While the health care debate may seem to be something that affects just over 10 percent of the population, the reality is different. The problem is that by the time most people realize that, it may be too late.
Most Americans get their health insurance through their employer, Medicare, or traditional Medicaid. But there is also a sizable percentage of Americans forced to purchase insurance on the individual health insurance market. The Affordable Care Act (aka Obamacare) exchanges made these insurance policies worth the paper they were written on. For many, these exchanges presented an affordable alternative, especially when coupled with the Medicaid expansion accepted by states who cared about their citizens.
Since coming into office, Donald Trump and his administration have been sabotaging the Affordable Care Act. They've cut advertising and outreach aimed at encouraging people to sign up for Obamacare. Trump continues to threaten cost-sharing payments to insurance companies, which will increase premiums by more than 20 percent. The Medicaid cuts that most Republican Party leaders are pushing will kill many—and people in red states will be impacted the most.
There are several reasons the health care debate remains unresolved in America. The first is the sea of corporate-driven misinformation designed to mislead Americans into supporting a system that further puts them in debt and transfers their disposable income to insurance companies, drug companies, and other stakeholders in the healthcare industry.
The second reason is our inability to give sufficient exposure to personalized stories. One of the biggest obstacles is that much of the time, health care is conceptual—it isn't something that’s used or even thought about very often. But no one knows when they will get a chronic disease or suffer an accident. When one is forced to view their vulnerability or even their mortality through someone that they can identify with, it becomes more real.
I met Eleanor Goldfield a few years ago at a Move to Amend (MTA) conference in Washington, DC. We were in the same empty conference room. She is a well-known activist in progressive circles. Goldfield was setting up to interview a few members of the organization for Free Speech TV. She got my attention when I overheard her discussing white privilege with another white person. It was like she was echoing an interesting article I had read at the Huffington Post many years past. I knew then she was more than your weekend activist shouting out politically correct slogans. I interviewed her that night.
What I did not know then was that Goldfield, a young millennial, was going through a health ordeal. She was amiable and at the same time hard-hitting about our political system, income and wealth inequality, racial, social and criminal justice, and the environment.
Eleanor had also recently been diagnosed with cancer. No one had a clue.
As I was reading my Facebook feed last week while at the airport in Washington, I saw the following post from Eleanor.
I always wanted long hair - still do.
But when cancer says f$ck your long hair, I say #f$ckcancer and also - I'll take a badass jagged new do from @codyferro
#makelemonade #newdo
**Note: I'm in remission so no need to panic. You'll all be stuck with me for quite a long while yet :)
A few days later I sent her a message in an attempt to find out what was going on. I told her that I thought many would benefit from hearing her story. After all, as a member of the invincible generation, her story would help in many ways. It would cauterize in the psyche of many, especially millennials, that they are not immune to illness—even in their youth. It would make the participation of many who are currently on the sidelines of the health care debate more urgent. It would change the myth of who benefits from Medicaid.

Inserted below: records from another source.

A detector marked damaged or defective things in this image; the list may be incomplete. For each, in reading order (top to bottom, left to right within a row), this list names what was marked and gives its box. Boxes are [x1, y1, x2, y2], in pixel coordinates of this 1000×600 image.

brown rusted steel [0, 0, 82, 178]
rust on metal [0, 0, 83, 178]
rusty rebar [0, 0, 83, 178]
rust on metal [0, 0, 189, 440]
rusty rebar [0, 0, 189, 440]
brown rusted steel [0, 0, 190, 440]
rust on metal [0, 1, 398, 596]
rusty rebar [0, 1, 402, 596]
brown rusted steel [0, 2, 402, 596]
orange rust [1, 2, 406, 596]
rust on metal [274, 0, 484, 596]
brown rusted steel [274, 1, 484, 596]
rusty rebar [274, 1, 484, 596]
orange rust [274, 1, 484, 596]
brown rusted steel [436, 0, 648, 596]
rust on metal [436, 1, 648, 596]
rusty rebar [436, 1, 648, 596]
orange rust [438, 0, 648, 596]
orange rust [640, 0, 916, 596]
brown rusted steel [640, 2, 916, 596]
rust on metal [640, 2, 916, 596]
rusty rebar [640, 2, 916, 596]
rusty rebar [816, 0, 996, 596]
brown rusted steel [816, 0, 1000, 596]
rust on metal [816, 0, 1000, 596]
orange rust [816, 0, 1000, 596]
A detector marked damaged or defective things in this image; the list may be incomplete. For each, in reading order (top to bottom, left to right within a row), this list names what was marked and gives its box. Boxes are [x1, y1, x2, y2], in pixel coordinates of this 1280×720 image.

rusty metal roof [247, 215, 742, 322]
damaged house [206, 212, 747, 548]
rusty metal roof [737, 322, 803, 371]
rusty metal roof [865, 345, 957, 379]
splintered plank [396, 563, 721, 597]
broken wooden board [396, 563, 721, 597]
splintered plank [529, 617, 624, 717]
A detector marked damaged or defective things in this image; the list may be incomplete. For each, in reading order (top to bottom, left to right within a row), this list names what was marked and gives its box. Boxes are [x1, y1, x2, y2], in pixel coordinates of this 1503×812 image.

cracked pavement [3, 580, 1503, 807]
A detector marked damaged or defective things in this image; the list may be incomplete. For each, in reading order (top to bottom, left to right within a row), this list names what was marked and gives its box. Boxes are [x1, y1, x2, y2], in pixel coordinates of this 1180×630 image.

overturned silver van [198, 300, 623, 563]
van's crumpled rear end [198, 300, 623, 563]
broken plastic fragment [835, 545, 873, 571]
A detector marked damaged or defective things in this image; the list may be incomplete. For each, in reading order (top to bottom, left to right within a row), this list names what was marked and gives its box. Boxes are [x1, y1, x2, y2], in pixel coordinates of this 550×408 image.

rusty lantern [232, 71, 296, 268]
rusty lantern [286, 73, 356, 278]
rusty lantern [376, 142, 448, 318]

Goldfield agreed to a Skype interview and appeared on my radio show Politics Done Right on Thursday.
She pointed out many of the flaws in our health care system. She is on Medicaid, in part because as she explained, "There is not a lot of money in trying to save the world." She did not do well with chemotherapy. It made her feel that instead of killing her cancer it was killing her. Worse, it was not working. She chose an alternative treatment and even though that regimen put her in remission she has to pay for it out of pocket, because it was not a treatment that was sanctioned by health insurance and drug companies.
Goldfield said that the current health care debate and the possibility of losing Medicaid are stressful. Without Medicaid, she would not be able to cover her monthly and sometimes weekly visits to her doctor. She said her oncologist made her fill out a stress diary, given that stress can increase the growth of cancer cells.
But she is not letting her ordeal deter her from her activism. After all, in the times of Trump one cannot rest on one's laurels. She has written the new book titled Paradigm Lost. She describes it as follows:
Political poetry intertwined with powerful activist art.
We have adapted to greed, consumerism, hate, injustice, war, destruction and sociopathy. Adaptation has kept us alive for millennia – and now it is killing us. We need a shift, a 99% lift – we need to lose the view that things are inherently awful and we can’t do anything about it.
We need to stop manufacturing consent and start manufacturing dissent – by the boat load, ship it out like Amazon knick knacks – from sea to shining sea and back again. We need hope – without optimism. We need to feel inspired. Art can, poetry can. Through our emotions, building the notions that we can – can Do Something
Eleanor blogs at ArtKillingApathy.com.
When Americans—young, old, and from every socioeconomic background—realize that they could find themselves on the losing end of our health care system, they will supersede the will of the medical industrial complex, which is just another wealth-stealing arm of the plutocracy. Maybe then we will force the only practical solution to our health care problem: single-payer Medicare for all.